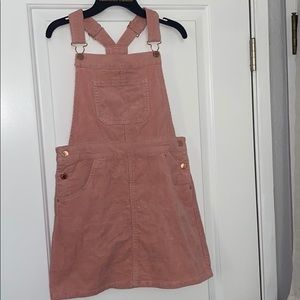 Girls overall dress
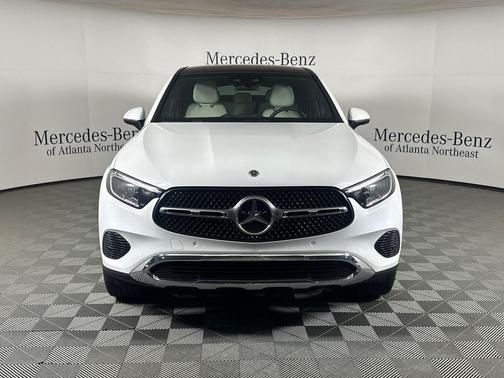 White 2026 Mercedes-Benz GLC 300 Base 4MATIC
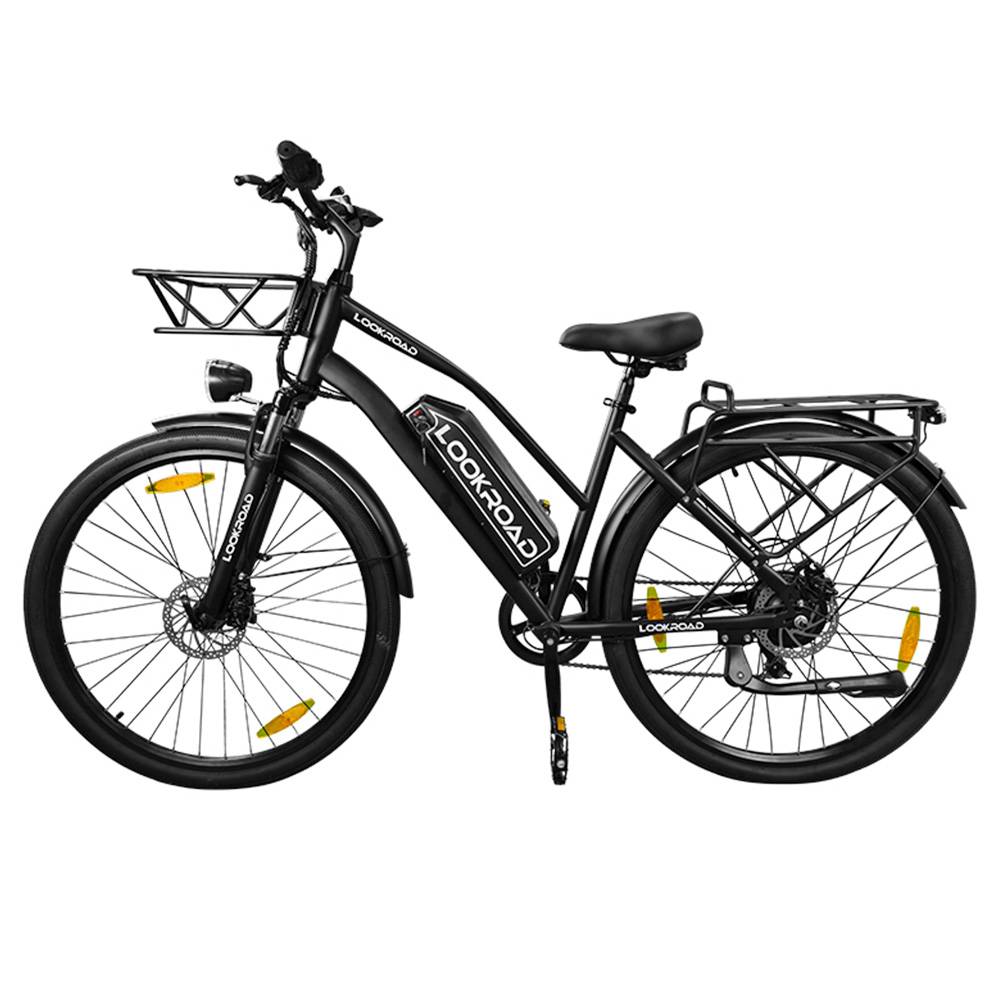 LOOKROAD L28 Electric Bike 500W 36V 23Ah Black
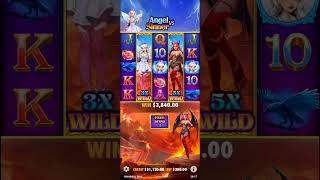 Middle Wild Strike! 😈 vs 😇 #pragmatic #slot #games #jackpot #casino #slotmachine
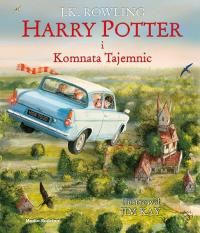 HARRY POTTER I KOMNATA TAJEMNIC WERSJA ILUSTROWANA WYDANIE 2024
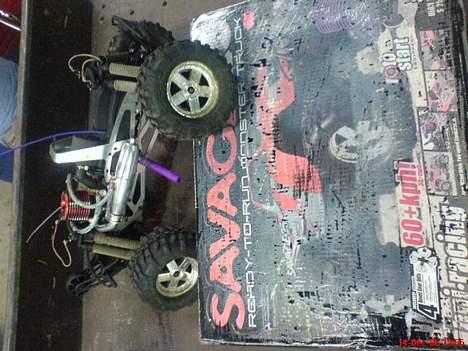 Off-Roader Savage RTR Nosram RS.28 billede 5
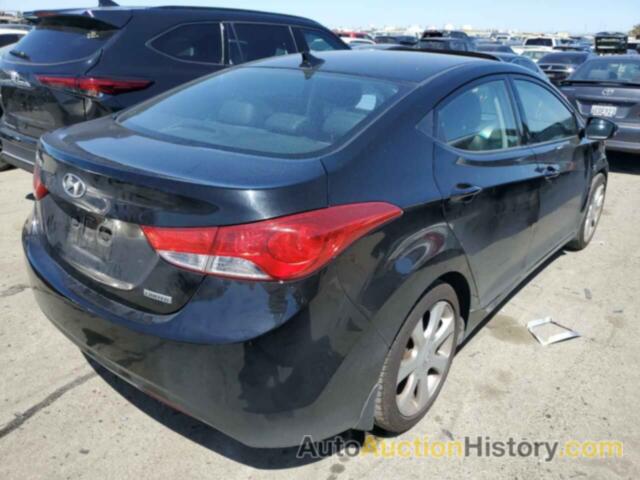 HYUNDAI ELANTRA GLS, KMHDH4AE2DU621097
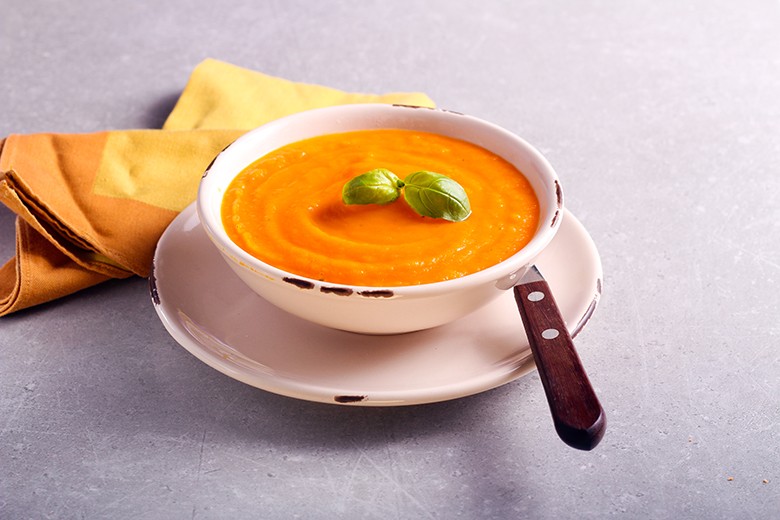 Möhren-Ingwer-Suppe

==

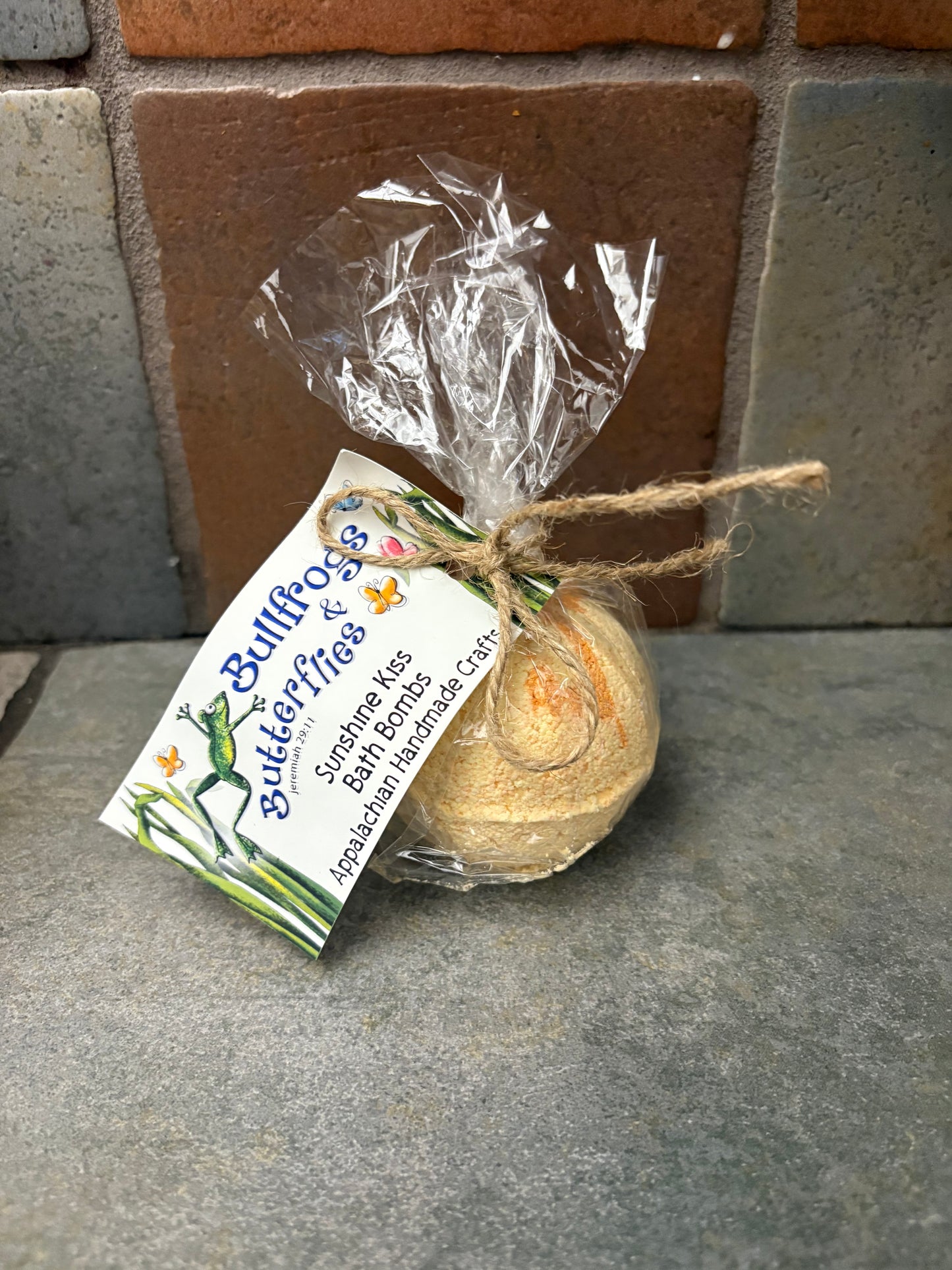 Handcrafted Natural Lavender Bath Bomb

- Task:
Within the listing above, write out the stretch from the line with "LOOKROAD L28 Electric" through the line with "Möhren-Ingwer-Suppe" exactly. Any pictures are to be left out.

- Final answer:
 LOOKROAD L28 Electric Bike 500W 36V 23Ah Black
 Middle Wild Strike! 😈 vs 😇 #pragmatic #slot #games #jackpot #casino #slotmachine
 HARRY POTTER I KOMNATA TAJEMNIC WERSJA ILUSTROWANA WYDANIE 2024
 Off-Roader Savage RTR Nosram RS.28 billede 5
 HYUNDAI ELANTRA GLS, KMHDH4AE2DU621097
 Möhren-Ingwer-Suppe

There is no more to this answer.